There were at least 18, she recalled, many having to do with the bullying surgeon who once stabbed her with a needle and broke the ribs of an anesthetized heart patient in a fit of rage. Another surgeon, she said, would greet her each morning with “I’m horny” and slap her bottom. Yet another called her “stupid chick” in the operating room and made disparaging remarks about her Armenian heritage, asking if she had joined al-Qaida.
Managers from Mercy General, a unit of Catholic Healthcare West, told a Sacramento trial court that it was Chopourian who was guilty of professional misconduct, which was why they fired her and tried to deny her unemployment benefits.
But in a stunning rebuke of the hospital’s side of the story, a jury on Wednesday awarded Chopourian $168 million in damages, believed to be the largest judgment for a single victim of workplace harassment in U.S. history.
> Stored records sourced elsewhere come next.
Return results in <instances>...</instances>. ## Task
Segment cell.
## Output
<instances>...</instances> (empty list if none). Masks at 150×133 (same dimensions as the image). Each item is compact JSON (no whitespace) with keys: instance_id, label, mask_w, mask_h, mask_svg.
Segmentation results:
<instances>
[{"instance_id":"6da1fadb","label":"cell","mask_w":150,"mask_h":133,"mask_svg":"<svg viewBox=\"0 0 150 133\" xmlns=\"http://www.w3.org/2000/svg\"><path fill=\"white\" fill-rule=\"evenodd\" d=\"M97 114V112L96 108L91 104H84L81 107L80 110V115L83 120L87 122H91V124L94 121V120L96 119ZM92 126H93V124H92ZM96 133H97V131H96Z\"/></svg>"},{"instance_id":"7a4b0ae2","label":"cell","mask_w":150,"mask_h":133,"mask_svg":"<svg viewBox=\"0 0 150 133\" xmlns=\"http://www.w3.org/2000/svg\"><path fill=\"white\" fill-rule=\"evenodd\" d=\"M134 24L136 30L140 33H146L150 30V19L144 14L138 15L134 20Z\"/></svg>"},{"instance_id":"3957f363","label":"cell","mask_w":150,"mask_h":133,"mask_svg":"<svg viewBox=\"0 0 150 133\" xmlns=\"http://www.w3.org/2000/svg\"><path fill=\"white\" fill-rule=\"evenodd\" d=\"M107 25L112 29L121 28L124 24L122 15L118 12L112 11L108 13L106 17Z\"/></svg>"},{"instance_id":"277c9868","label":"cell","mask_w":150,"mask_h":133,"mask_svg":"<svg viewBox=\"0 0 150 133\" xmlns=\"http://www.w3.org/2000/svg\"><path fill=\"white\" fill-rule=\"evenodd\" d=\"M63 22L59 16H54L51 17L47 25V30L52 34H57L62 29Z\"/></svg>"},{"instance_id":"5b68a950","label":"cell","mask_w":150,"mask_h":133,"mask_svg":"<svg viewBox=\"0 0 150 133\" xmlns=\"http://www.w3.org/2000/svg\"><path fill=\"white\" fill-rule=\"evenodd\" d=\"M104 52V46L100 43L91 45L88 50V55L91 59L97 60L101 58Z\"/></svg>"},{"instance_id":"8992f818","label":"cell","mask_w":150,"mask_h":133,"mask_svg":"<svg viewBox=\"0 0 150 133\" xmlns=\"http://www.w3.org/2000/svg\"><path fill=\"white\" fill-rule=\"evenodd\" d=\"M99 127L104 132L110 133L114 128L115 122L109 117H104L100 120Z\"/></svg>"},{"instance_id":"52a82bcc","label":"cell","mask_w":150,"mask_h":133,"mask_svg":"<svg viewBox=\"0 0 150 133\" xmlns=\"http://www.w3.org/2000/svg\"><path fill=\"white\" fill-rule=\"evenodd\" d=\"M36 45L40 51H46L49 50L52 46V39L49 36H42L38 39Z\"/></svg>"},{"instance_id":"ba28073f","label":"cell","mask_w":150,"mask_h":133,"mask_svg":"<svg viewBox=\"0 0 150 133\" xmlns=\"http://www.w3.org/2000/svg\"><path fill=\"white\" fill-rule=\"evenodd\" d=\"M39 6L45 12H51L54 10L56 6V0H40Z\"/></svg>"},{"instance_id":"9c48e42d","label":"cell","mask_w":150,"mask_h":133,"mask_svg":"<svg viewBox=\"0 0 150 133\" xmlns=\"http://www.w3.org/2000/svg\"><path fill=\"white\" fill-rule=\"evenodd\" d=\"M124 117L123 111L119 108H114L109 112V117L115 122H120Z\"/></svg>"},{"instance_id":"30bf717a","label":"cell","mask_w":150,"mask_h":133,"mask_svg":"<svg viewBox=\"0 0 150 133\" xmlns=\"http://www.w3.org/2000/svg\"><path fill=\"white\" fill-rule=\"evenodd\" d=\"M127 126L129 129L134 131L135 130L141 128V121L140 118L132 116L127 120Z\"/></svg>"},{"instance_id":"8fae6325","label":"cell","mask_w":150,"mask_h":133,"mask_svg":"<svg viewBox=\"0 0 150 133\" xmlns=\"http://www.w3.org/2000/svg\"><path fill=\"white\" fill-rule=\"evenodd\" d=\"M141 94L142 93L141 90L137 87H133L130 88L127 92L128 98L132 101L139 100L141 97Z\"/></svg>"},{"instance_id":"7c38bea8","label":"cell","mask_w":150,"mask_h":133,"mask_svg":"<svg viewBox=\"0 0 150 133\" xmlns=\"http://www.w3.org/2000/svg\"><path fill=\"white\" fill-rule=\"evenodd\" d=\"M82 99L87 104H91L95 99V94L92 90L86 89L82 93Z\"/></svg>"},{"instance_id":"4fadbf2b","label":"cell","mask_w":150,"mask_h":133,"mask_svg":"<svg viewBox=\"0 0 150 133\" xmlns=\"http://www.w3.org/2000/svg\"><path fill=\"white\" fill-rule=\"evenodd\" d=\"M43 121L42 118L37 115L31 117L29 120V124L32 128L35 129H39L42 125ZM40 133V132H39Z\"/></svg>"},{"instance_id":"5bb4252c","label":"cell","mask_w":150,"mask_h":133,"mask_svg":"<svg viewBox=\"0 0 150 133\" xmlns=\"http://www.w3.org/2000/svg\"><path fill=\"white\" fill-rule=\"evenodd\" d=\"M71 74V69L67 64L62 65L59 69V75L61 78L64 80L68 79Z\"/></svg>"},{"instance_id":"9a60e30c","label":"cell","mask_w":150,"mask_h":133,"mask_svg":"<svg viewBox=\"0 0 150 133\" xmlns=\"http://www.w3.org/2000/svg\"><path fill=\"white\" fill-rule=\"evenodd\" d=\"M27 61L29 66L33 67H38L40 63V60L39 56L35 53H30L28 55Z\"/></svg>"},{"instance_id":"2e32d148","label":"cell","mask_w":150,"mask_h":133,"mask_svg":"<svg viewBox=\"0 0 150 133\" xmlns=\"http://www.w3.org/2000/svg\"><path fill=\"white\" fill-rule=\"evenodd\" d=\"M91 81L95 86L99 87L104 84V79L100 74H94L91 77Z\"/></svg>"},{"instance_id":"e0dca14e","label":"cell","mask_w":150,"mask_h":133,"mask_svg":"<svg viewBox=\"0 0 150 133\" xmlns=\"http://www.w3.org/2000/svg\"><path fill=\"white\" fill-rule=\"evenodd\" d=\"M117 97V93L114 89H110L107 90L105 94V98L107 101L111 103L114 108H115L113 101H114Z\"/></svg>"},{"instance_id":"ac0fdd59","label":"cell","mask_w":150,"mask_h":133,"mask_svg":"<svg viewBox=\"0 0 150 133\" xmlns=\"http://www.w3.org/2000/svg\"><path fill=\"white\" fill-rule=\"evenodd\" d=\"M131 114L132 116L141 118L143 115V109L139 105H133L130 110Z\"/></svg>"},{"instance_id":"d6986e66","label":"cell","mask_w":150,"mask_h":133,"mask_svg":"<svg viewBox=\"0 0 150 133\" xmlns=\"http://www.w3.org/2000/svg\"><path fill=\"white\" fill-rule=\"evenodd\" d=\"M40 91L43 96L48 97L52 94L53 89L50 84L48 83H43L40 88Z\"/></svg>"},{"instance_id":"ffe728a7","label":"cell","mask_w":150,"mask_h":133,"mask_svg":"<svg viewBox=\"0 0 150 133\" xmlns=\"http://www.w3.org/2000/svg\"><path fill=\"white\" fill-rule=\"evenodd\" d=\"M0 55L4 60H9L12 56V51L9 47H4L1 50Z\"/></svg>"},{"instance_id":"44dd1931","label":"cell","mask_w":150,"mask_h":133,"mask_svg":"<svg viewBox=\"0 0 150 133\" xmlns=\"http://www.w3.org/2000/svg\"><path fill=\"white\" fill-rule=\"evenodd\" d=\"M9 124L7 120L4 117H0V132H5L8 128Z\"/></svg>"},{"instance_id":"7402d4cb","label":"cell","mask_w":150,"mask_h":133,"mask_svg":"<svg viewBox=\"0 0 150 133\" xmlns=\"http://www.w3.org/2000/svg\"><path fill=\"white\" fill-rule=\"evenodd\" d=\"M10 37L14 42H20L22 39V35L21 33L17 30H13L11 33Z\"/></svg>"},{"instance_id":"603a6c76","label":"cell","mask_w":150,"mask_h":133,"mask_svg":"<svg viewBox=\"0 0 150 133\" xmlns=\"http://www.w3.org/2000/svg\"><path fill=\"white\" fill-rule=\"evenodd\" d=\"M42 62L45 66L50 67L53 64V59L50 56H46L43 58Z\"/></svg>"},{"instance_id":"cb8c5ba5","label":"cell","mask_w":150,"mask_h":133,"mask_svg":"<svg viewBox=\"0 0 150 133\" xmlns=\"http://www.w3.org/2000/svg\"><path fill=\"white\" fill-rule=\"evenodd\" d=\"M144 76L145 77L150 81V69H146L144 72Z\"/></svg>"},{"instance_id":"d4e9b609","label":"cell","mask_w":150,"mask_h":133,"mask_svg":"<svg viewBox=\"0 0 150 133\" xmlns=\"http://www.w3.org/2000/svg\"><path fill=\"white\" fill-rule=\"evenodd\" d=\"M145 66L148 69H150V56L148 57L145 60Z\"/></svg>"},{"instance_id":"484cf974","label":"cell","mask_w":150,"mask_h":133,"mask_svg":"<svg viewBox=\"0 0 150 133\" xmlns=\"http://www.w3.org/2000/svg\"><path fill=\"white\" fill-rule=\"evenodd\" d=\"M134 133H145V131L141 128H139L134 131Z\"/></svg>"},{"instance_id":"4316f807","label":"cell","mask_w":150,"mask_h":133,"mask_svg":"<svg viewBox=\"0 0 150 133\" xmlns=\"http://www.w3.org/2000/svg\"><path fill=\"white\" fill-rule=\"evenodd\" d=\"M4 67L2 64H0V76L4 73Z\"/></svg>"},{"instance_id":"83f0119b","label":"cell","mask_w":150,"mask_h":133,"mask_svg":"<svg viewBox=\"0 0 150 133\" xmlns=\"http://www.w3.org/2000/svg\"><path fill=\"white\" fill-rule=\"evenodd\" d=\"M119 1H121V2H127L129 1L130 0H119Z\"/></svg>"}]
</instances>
“They were just shocked by the whole workplace environment,” said Lawrance Bohm, Chopourian’s attorney during the three-week trial in which witness after witness depicted a culture of vulgarity and arrogance they said humiliated female employees and put patients at risk.
Chopourian, 45, worked at four other hospitals in New England and California before joining the cardiovascular surgical team at Mercy General in August 2006. Two years later, she was fired days after filing the last of her complaints about patient care and the doctors’ demeaning behavior.
Preening cardiac surgeons and locker-room humor weren’t unique to the Sacramento hospital’s operating rooms or those at another Catholic Healthcare West facility where she occasionally worked, Chopourian said in an interview.
“But the environment at Mercy General, the sexually inappropriate conduct and the patient care issues being ignored, the bullying and intimidation and retaliation — I have never seen an environment so hostile and pervasive,” said the Los Angeles native, who earned her physician assistant credentials at the Yale School of Medicine in 1999.
The jurors in U.S. District Judge Kimberly J. Mueller’s courtroom heard hospital administrators defend their management practices and attest to unwavering commitment to quality patient care.
But the litany of abuses detailed by current and former employees apparently swayed the jury to accept Chopourian’s allegations that administrators put up with gross misbehavior in the cardiac unit to stroke the surgeons’ outsize egos.
“Cardiac surgery brings in the most money for any hospital facility, which is why they are willing to turn a blind eye to illegal and inappropriate behavior,” Chopourian said. “We had four very strong witnesses who were frightened to speak out but did so because they felt it was important that someone put a stop to this.”
Bohm conceded that the record judgment — $125 million in punitive damages and $42.7 million for lost wages and mental anguish — could be reduced on appeal or in settlement talks to avoid what would likely be a protracted challenge to the generous award. But he said he was confident the jury’s judgment against the hospital chain would survive appellate review.
Mercy General President Denny Powell said the hospital stood by its decision to fire Chopourian and would appeal the verdict.
“We are disappointed by the jury’s decision. We are committed to providing a safe working environment, free from sexual harassment and inappropriate behavior,” Powell said in a statement issued Thursday. “Any complaint is thoroughly investigated and prompt action is taken. We do not believe that the facts support this verdict or judgment.”
Catholic Healthcare West, which recently changed its name to Dignity Health, operates 40 hospitals and care centers in California, Arizona and Nevada.